== DATA SHOWN ==
=== Begin Enclosure ===
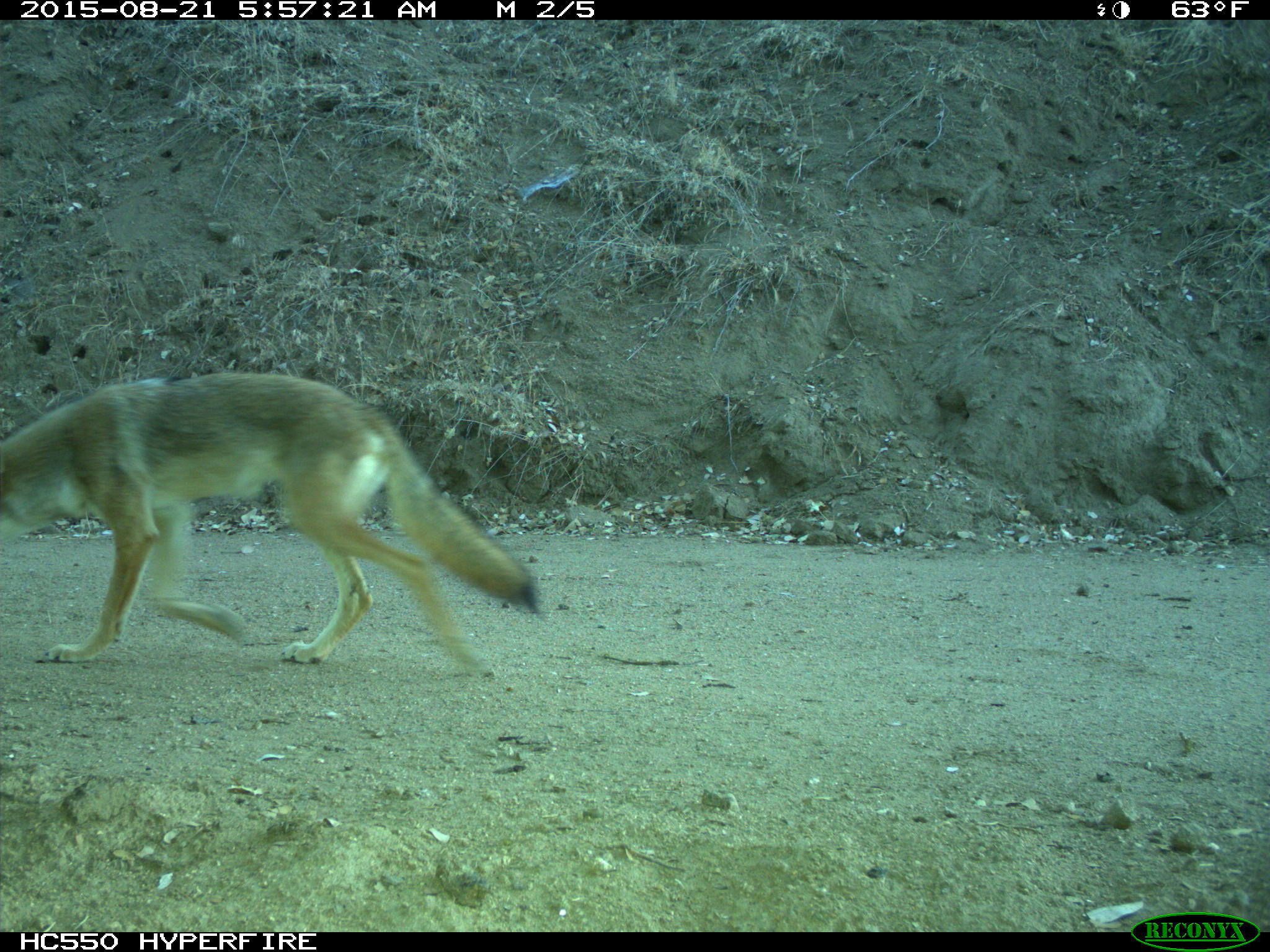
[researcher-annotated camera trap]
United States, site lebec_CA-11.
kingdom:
=== End Enclosure ===
== ASSIGNMENT ==
Leaving the pictures aside, repeat the data above exactly.

== SOLVED PROBLEM ==
[researcher-annotated camera trap]
United States, site lebec_CA-11.
kingdom:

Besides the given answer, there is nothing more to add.